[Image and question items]
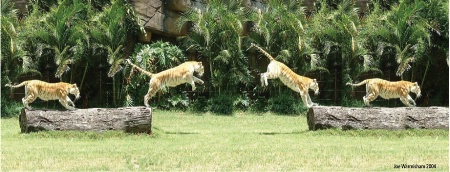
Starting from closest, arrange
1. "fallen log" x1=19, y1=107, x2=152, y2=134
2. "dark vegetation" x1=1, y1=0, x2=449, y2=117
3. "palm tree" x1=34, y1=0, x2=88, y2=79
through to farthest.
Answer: "fallen log" x1=19, y1=107, x2=152, y2=134
"palm tree" x1=34, y1=0, x2=88, y2=79
"dark vegetation" x1=1, y1=0, x2=449, y2=117

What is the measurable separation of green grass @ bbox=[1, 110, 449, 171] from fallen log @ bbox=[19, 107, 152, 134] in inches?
5.6

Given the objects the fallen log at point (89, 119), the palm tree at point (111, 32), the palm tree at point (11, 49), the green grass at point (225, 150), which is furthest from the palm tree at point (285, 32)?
the fallen log at point (89, 119)

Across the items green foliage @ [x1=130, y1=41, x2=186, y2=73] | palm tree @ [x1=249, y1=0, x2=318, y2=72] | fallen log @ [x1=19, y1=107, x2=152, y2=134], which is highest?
palm tree @ [x1=249, y1=0, x2=318, y2=72]

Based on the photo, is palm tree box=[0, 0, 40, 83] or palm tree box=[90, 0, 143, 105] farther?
palm tree box=[90, 0, 143, 105]

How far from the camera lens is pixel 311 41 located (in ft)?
61.7

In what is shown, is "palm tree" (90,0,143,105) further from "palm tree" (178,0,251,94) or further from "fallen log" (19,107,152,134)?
"fallen log" (19,107,152,134)

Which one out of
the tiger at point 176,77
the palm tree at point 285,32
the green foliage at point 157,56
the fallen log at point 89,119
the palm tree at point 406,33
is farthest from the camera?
the green foliage at point 157,56

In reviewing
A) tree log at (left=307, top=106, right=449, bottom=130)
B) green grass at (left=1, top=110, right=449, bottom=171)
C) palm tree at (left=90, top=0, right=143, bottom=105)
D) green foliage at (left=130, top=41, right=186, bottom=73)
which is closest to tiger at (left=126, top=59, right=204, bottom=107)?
green grass at (left=1, top=110, right=449, bottom=171)

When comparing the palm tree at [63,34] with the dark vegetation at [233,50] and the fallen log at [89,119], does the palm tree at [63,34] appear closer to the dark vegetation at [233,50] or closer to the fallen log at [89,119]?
the dark vegetation at [233,50]

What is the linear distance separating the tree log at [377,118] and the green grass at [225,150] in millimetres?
150

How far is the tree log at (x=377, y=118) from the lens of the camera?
1324 centimetres

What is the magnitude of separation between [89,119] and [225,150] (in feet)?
9.06

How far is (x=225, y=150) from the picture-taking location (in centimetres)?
1136

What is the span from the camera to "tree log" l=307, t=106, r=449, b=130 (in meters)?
13.2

§ **Goal**: Reproduce every item above word for word, leaving out the pictures.

§ **Result**:
Starting from closest, arrange
1. "fallen log" x1=19, y1=107, x2=152, y2=134
2. "dark vegetation" x1=1, y1=0, x2=449, y2=117
3. "palm tree" x1=34, y1=0, x2=88, y2=79
through to farthest.
Answer: "fallen log" x1=19, y1=107, x2=152, y2=134
"palm tree" x1=34, y1=0, x2=88, y2=79
"dark vegetation" x1=1, y1=0, x2=449, y2=117

What is the measurable separation of green grass @ bbox=[1, 110, 449, 171] from fallen log @ bbox=[19, 107, 152, 134] in inches?
5.6

Given the objects the fallen log at point (89, 119), the palm tree at point (111, 32), the palm tree at point (11, 49), the green grass at point (225, 150), which is furthest from the palm tree at point (285, 32)?
the fallen log at point (89, 119)

Across the items green foliage @ [x1=130, y1=41, x2=186, y2=73] | palm tree @ [x1=249, y1=0, x2=318, y2=72] | fallen log @ [x1=19, y1=107, x2=152, y2=134], which is highest?
palm tree @ [x1=249, y1=0, x2=318, y2=72]

Based on the photo, is palm tree box=[0, 0, 40, 83] or palm tree box=[90, 0, 143, 105] farther?
palm tree box=[90, 0, 143, 105]

How far from the camera lens is pixel 311 41 located (in ft)?
61.7

In what is shown, is "palm tree" (90,0,143,105) further from "palm tree" (178,0,251,94) or further from "fallen log" (19,107,152,134)?
"fallen log" (19,107,152,134)

Which one out of
the tiger at point 176,77
the palm tree at point 285,32
the green foliage at point 157,56
the fallen log at point 89,119
the palm tree at point 406,33
is farthest from the camera?
the green foliage at point 157,56

In reviewing
A) tree log at (left=307, top=106, right=449, bottom=130)
B) green grass at (left=1, top=110, right=449, bottom=171)
C) palm tree at (left=90, top=0, right=143, bottom=105)
D) green foliage at (left=130, top=41, right=186, bottom=73)
which is closest to tiger at (left=126, top=59, right=204, bottom=107)?
green grass at (left=1, top=110, right=449, bottom=171)

When comparing the palm tree at [63,34] with the dark vegetation at [233,50] and the fallen log at [89,119], does the palm tree at [63,34] appear closer to the dark vegetation at [233,50] or closer to the fallen log at [89,119]?
the dark vegetation at [233,50]

What is the linear distance separating the tree log at [377,118] and the green grass at [225,150] in millimetres?
150

How far is the tree log at (x=377, y=118) from the lens of the camera?
1324 centimetres

What is the magnitude of separation between [89,119] and [225,150] (in feet)?
9.06

How far is (x=225, y=150) from the picture-taking location (in centimetres)?
1136

What is the span from the camera to "tree log" l=307, t=106, r=449, b=130 (in meters)?
13.2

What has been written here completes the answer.